Il materiale genetico all'interno dei virus non può sopravvivere a lungo senza un rivestimento protettivo di proteine. Tuttavia, il processo mediante il quale queste proteine si assemblano per incapsulare (e quindi proteggere) il genoma virale non è ben compreso, specialmente per i coronavirus, che hanno genomi di RNA molto grandi. Una coppia di ricercatori dell'Università della California a Riverside, negli Stati Uniti, e il Songshan Lake Materials Laboratory in Cina hanno ora identificato le interazioni in gioco durante l'assemblaggio di SARS-CoV-2, il coronavirus che causa COVID-19, e hanno esplorato come queste interazioni portare il genoma ad essere impacchettato in un nuovo virione.

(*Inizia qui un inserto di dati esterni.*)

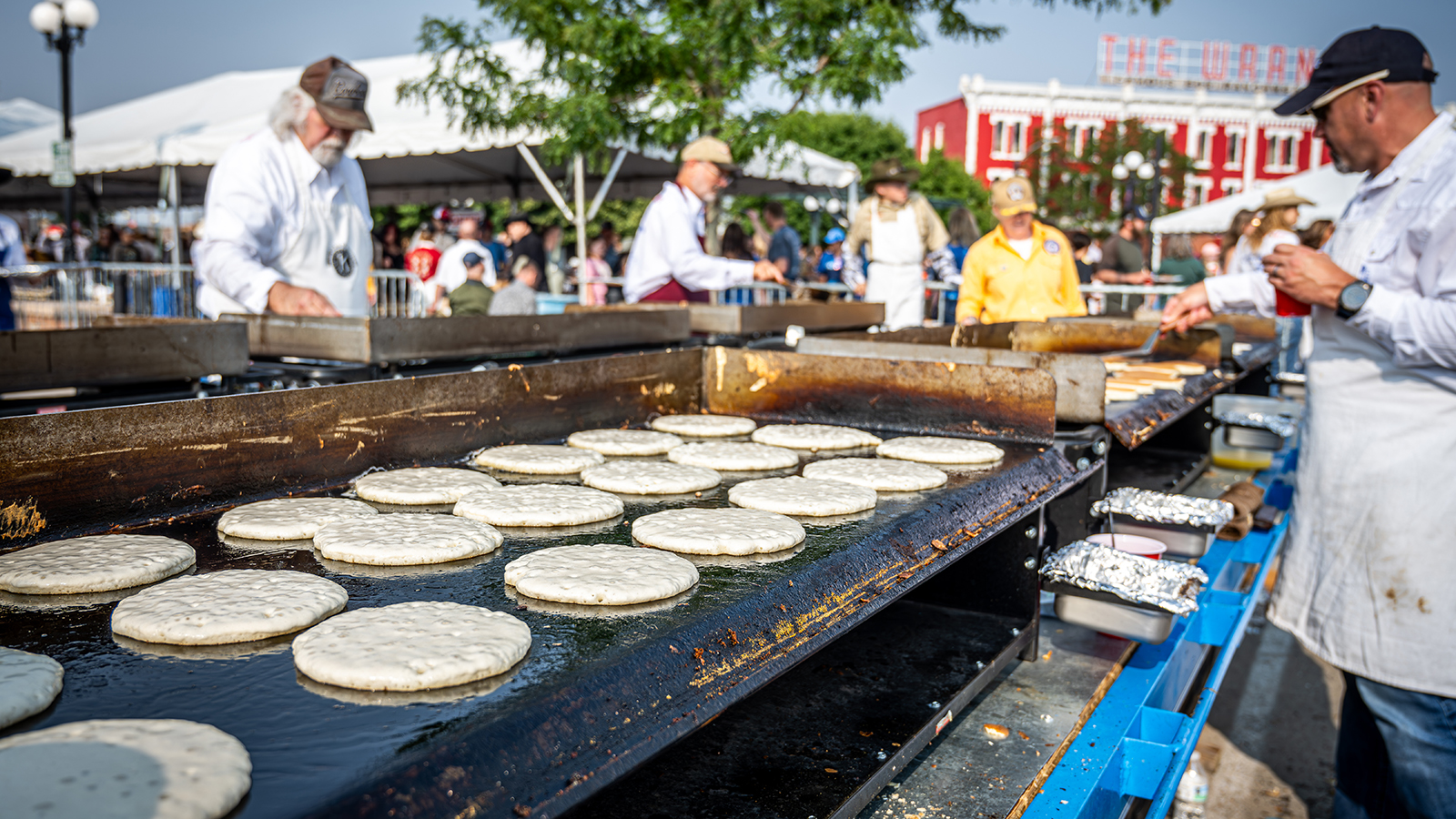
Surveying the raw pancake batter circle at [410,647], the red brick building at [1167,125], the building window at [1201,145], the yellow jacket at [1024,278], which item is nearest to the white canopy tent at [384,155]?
the yellow jacket at [1024,278]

Il lavoro potrebbe aiutare la progettazione e lo sviluppo di farmaci per combattere questo e altri coronavirus.
SARS-CoV-2 contiene quattro proteine strutturali: busta (E); membrana (M); nucleocapside (N); e punta (S). Le proteine M, E e S sono vitali per l'assemblaggio e la formazione dello strato più esterno del virus, o involucro, che aiuta il virus a entrare nelle cellule ospiti oltre a proteggerlo dai danni.

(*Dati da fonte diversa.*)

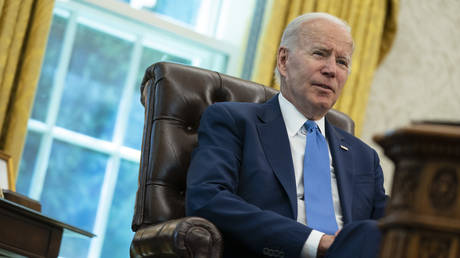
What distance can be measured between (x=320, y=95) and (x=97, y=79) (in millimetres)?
1546

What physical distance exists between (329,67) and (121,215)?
161cm

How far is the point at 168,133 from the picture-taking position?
2143 mm

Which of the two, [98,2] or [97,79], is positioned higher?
[98,2]

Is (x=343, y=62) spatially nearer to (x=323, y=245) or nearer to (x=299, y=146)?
(x=299, y=146)

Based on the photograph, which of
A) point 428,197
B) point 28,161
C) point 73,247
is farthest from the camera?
point 73,247

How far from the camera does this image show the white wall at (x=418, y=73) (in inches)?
165

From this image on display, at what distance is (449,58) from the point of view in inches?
172

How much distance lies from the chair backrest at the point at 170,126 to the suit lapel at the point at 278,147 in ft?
0.68

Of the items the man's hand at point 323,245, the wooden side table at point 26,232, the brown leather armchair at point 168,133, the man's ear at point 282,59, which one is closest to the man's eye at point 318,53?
the man's ear at point 282,59

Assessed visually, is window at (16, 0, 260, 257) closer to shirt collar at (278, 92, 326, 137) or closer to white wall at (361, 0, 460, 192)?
white wall at (361, 0, 460, 192)

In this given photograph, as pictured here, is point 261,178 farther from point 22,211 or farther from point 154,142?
point 22,211

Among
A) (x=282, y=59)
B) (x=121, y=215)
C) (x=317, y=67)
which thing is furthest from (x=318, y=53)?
(x=121, y=215)

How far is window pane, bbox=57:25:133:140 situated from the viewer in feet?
10.9

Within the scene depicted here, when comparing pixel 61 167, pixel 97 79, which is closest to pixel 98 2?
pixel 97 79
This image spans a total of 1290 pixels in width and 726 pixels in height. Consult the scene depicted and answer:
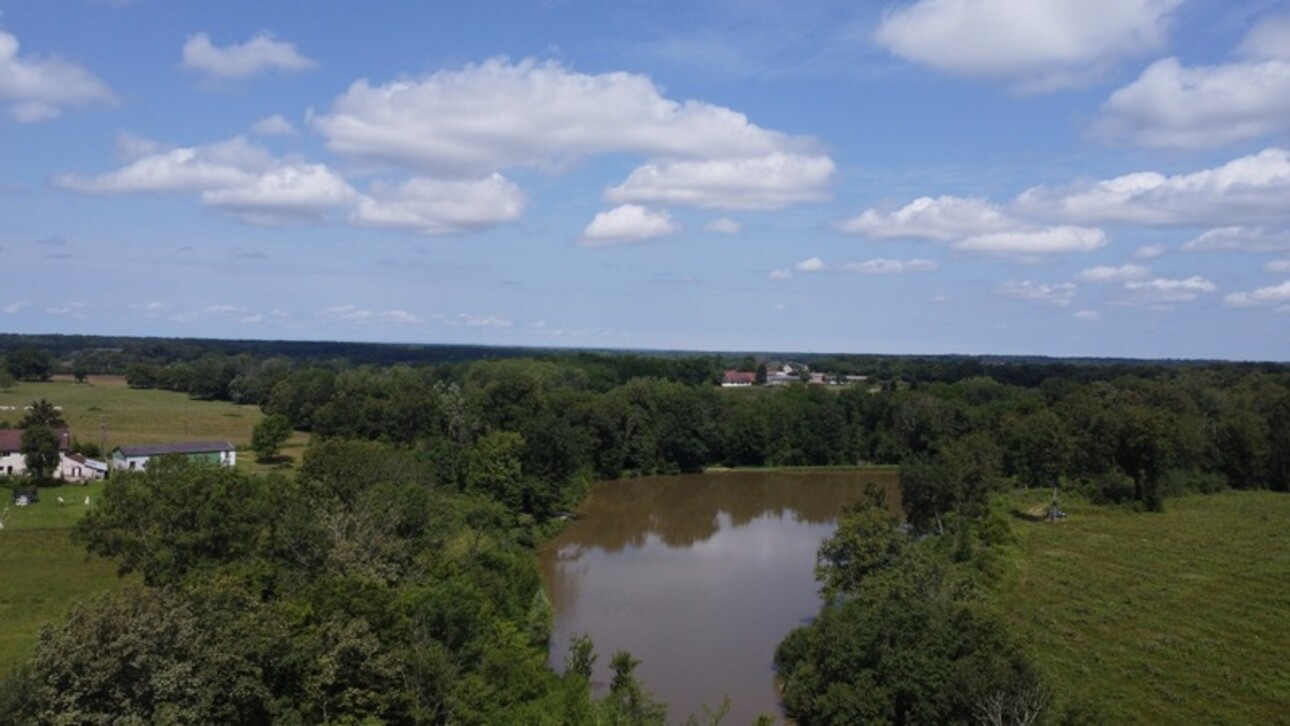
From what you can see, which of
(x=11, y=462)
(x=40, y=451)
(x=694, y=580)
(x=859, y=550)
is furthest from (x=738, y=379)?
(x=859, y=550)

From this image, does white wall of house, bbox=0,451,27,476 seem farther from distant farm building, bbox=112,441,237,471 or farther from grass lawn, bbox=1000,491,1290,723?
grass lawn, bbox=1000,491,1290,723

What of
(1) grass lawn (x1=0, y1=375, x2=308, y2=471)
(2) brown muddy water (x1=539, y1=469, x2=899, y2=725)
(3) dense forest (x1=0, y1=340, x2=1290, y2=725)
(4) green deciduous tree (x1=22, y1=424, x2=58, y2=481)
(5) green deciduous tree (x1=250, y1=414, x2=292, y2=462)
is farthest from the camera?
(1) grass lawn (x1=0, y1=375, x2=308, y2=471)

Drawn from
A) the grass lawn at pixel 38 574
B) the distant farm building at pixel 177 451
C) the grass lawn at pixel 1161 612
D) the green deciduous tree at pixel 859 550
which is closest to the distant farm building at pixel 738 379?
the distant farm building at pixel 177 451

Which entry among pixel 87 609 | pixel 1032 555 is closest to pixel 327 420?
pixel 1032 555

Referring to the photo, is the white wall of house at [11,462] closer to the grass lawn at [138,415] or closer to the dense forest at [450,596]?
the grass lawn at [138,415]

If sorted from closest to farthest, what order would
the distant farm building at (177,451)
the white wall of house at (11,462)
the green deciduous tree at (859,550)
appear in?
1. the green deciduous tree at (859,550)
2. the white wall of house at (11,462)
3. the distant farm building at (177,451)

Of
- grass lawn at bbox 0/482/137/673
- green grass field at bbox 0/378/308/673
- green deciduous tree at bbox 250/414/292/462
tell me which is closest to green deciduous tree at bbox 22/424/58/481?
green grass field at bbox 0/378/308/673

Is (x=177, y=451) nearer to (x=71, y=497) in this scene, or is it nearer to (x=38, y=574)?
(x=71, y=497)
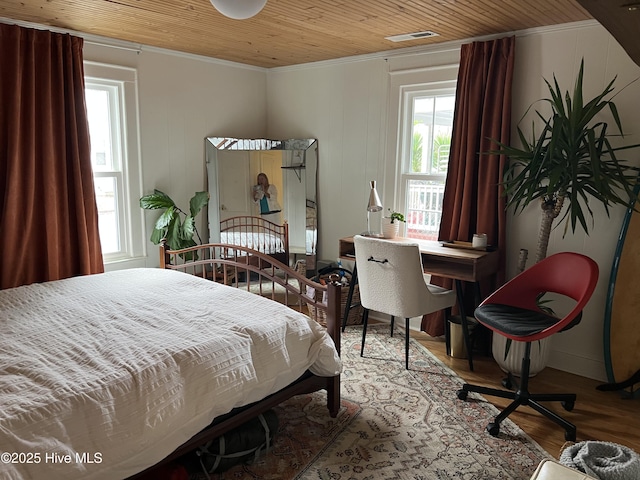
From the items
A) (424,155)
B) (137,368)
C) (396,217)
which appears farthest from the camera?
(424,155)

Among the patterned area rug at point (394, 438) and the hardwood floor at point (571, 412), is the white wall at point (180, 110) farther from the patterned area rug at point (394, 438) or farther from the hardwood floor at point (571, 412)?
the hardwood floor at point (571, 412)

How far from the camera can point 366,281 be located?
3283 mm

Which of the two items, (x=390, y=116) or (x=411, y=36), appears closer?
(x=411, y=36)

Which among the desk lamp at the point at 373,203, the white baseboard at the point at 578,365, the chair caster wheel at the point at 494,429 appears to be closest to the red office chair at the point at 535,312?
the chair caster wheel at the point at 494,429

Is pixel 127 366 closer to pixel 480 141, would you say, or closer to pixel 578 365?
pixel 480 141

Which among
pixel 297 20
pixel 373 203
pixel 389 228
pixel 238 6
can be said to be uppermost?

Complesso ribonucleoproteico compatto
Nel nuovo lavoro, fisico UC-Riverside Roja Zandi e il suo ex studente laureato Siyu Li (che ora è un postdoc presso il lago Songhan) ha utilizzato strumenti computazionali noti come modelli a grana grossa per simulare il modo in cui SARS-CoV-2 si forma da queste parti costituenti. Questi modelli imitano i componenti virali su larga scala e forniscono preziose informazioni sui processi di assemblaggio del virus.

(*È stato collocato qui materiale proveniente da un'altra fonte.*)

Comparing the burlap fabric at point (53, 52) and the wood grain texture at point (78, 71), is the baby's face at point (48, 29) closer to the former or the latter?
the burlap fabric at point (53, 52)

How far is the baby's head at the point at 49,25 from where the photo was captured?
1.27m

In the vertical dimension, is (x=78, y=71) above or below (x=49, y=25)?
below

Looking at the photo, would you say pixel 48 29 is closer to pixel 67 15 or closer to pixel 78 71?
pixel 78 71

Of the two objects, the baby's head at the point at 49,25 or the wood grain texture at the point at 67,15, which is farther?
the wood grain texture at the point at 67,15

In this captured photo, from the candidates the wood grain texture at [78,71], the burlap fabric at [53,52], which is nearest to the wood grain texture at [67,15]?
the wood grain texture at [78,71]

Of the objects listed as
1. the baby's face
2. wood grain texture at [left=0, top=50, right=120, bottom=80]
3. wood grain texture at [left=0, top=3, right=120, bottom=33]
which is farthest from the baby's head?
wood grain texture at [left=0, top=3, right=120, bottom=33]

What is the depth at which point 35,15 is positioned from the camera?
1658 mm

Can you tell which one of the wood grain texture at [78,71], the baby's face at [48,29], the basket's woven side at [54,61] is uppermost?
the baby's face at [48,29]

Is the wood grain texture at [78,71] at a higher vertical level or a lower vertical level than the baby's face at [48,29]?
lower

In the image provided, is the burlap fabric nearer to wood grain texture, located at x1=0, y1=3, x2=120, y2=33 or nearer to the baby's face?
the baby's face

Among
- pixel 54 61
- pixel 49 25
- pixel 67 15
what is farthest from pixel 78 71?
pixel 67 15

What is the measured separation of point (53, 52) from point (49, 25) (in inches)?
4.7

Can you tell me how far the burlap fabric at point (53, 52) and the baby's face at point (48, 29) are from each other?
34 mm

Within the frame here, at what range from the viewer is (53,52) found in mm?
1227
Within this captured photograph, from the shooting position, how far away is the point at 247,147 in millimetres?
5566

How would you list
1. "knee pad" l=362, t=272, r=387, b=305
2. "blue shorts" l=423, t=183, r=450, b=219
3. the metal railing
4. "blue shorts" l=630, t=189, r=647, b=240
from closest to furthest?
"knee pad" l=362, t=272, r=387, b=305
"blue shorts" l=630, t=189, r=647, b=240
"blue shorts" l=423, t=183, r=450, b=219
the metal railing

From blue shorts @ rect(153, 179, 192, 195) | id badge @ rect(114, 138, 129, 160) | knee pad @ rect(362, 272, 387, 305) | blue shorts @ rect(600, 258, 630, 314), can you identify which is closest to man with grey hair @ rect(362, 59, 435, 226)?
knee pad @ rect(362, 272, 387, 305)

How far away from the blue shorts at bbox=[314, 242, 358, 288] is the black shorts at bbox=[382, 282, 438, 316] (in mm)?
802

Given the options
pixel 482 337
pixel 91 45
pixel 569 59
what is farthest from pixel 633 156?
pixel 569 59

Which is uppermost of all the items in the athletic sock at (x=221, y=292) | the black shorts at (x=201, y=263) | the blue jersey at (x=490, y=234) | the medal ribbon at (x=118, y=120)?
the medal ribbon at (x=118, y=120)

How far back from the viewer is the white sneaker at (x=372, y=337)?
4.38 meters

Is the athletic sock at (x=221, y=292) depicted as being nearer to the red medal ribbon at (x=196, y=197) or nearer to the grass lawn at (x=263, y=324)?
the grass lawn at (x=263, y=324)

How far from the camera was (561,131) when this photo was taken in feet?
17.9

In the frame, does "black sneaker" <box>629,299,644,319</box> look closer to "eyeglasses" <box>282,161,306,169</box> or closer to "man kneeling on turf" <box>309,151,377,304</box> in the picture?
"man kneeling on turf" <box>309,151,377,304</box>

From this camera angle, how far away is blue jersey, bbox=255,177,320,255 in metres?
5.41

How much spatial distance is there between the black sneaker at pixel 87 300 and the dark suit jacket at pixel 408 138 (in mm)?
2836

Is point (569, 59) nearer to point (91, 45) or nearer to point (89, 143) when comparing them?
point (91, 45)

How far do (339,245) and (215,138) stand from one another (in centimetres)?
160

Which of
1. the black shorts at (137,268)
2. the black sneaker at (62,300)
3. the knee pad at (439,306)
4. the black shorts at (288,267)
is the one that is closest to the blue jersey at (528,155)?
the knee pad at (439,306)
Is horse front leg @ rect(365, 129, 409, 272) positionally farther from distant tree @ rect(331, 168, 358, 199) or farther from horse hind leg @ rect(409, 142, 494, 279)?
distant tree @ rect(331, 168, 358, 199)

Utilizzando questi modelli, la coppia ha calcolato che le proteine N condensano l'RNA virale per formare un cosiddetto complesso ribonucleoproteico compatto, che è un insieme di molecole costituite sia da proteine che da RNA. Questo assemblaggio interagisce quindi con le proteine M incorporate nella membrana lipidica. Infine, ha luogo un processo noto come "germogliamento" del complesso ribonucleoproteico, che completa la formazione virale.
L'interazione tra le proteine N è molto importante
I ricercatori hanno basato la forma della proteina N nel loro modello su una struttura ben nota descritta in letteratura. "L'RNA è un polimero caricato negativamente e ci sono molte cariche positive nelle proteine N", spiega Zandi. "L'interazione tra le cariche positive sulle proteine N e le cariche negative sull'RNA provoca la condensazione dell'RNA".
Zandi racconta Mondo della fisica che le interazioni tra le proteine N si sono rivelate molto importanti nella condensazione dell'RNA. "Non sapevamo di questo effetto prima di eseguire le nostre simulazioni", aggiunge.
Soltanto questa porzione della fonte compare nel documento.